RNS Digest
c. 2010 Religion News Service

Pope names new leader of Legionaries of Christ
By Richard Allen


VATICAN CITY (RNS) — Pope Benedict XVI on July 9 appointed the Vatican’s chief financial auditor, Italian Archbishop Velasio De Paolis, to manage the powerful but scandal-scarred Legionaries of Christ order.
The decision comes after an eight-month investigation of the order founded in 1941 by disgraced Mexican priest Marcial Maciel Degollado, who died in 2008.


The 74-year-old De Paolis, president of the Prefecture for the Economic Affairs for the Holy See, will be responsible for reforming the Legionaries’ extensive network of 900 priests and 3,000 seminarians operating in 20 countries.


The order’s affiliated lay movement, Regnum Christi, claims 70,000 lay members in 45 countries.


Controversy around Maciel dates at least as far back as 1997, when nine former Legionaries accused him of sexual abuse decades earlier, while they were studying to become priests.


Maciel was not disciplined during the reign of Pope John Paul II, when the Legion rose to its greatest prominence.
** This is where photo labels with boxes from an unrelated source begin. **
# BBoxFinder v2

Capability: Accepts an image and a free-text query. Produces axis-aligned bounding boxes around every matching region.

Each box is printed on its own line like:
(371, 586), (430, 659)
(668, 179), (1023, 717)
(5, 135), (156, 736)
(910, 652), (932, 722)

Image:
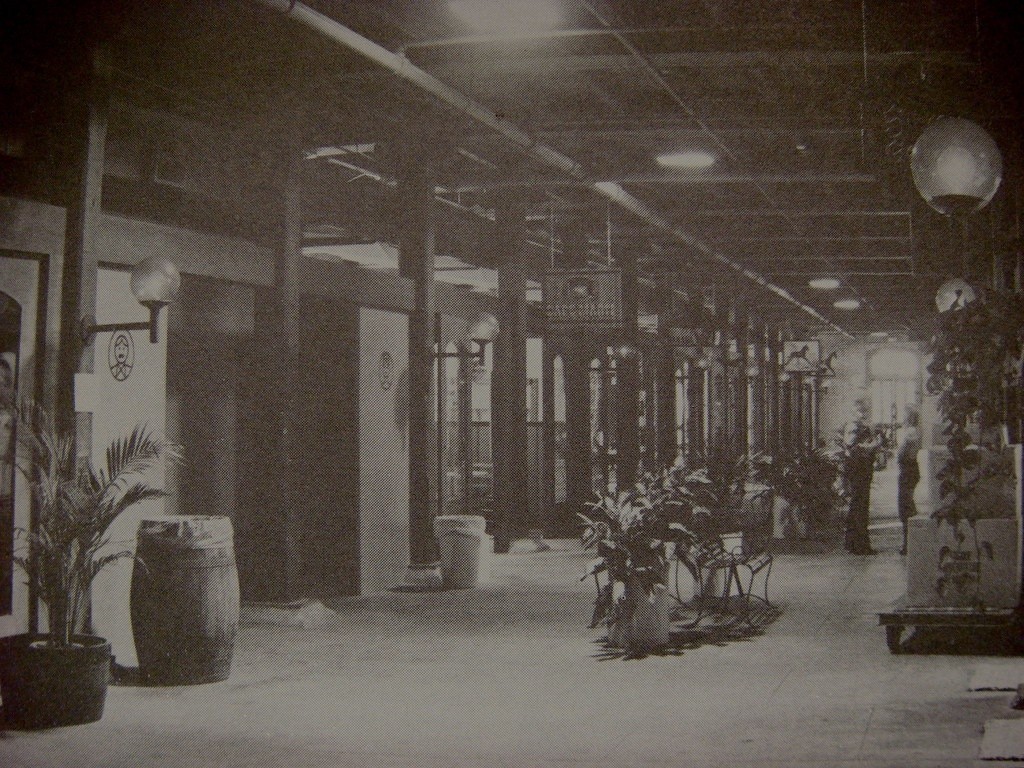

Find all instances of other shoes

But in 2006, under Benedict, the Vatican announced that Maciel had been ordered to lead a “life reserved to prayer and penitence, renouncing all public ministry.”
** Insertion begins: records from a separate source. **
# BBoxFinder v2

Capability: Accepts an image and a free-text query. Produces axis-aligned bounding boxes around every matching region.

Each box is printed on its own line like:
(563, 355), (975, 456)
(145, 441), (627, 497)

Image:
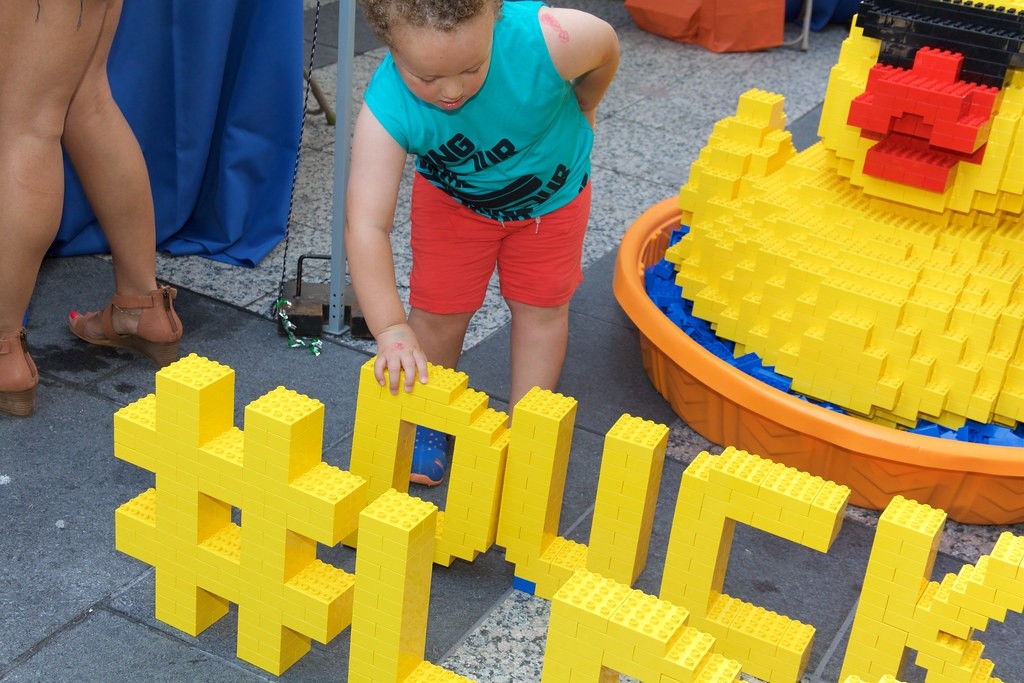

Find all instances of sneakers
(408, 425), (449, 486)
The Legion continued to honour Maciel in its official literature and to deny the allegations against him until last year. Earlier this year, two Mexican men also stepped forward to claim Maciel was their father.


In April, a Vatican investigation concluded that Maciel had led a “double life” that was “immoral, without scruples or true religious feeling.”
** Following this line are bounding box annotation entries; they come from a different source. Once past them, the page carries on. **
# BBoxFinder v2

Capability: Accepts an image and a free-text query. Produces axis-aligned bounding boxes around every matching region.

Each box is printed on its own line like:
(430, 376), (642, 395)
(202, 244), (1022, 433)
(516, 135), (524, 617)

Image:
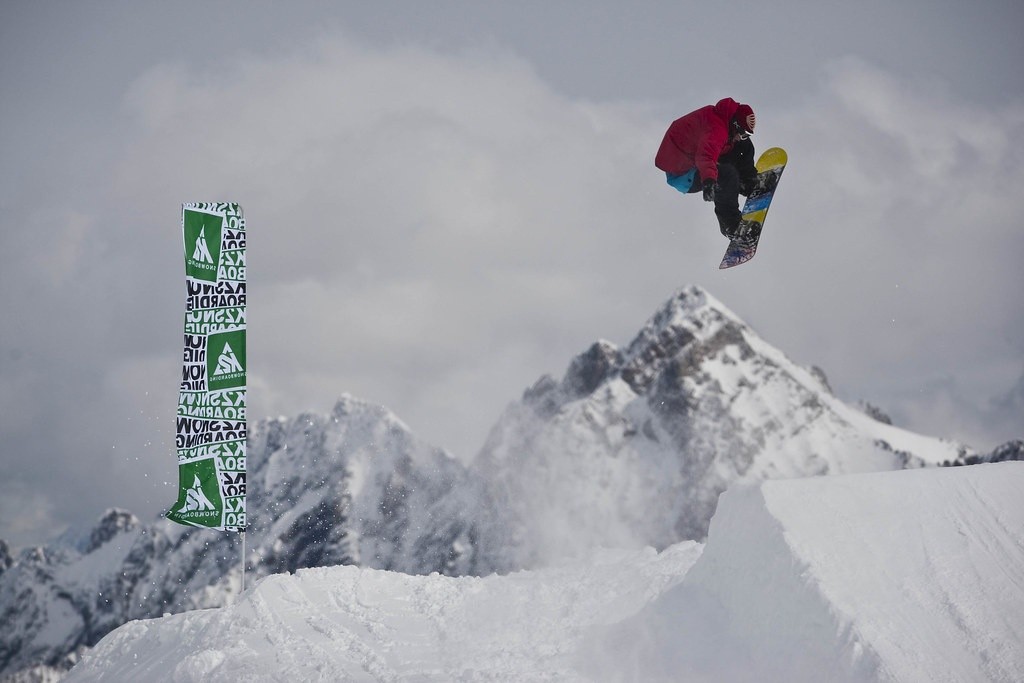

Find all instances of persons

The Legionaries, whose order had been threatened with closure, released a statement Friday welcoming the appointment of De Paolis, promising him “full co-operation.”

Anglicans reject compromise over women bishops
By Al Webb


LONDON (RNS) — The Church of England’s General Synod on Saturday (July 10) rejected a compromise proposal by its top two bishops that would have allowed individual congregations to “opt out” of having women bishops.


The move was an embarrassing setback for Archbishop of Canterbury Rowan Williams and his chief deputy, Archbishop of York John Sentamu, who had hoped to head off a defection of traditionalists over the issue of women bishops.


Under the archbishops’ plan, congregations that objected to female bishops would be permitted to have a male bishop officiate at key ceremonies where a bishop’s presence is required.


Advocates for women bishops objected to the plan, saying it would create a two-tiered leadership structure that would deem women prelates somehow inadequate.


The controversy over female bishops has dominated the five-day gathering of the General Synod, the church’s national assembly, in York.
The compromise was seen as a last-ditch attempt to avoid a schism that some fear could lead to the defection of perhaps hundreds of traditional Anglican clergy, taking with them thousands of worshippers, to the Roman Catholic Church.


The rejection of the two archbishops’ plan effectively leaves the church on the same path to the eventual consecration of women bishops — but not until 2014 as “the earliest possible time.”


Since 1994, some 5,000 women have been ordained priests in the Church of England. In 2005, church leaders approved, in principle, the idea of women bishops. Work on legislation to codify women bishops began two years ago.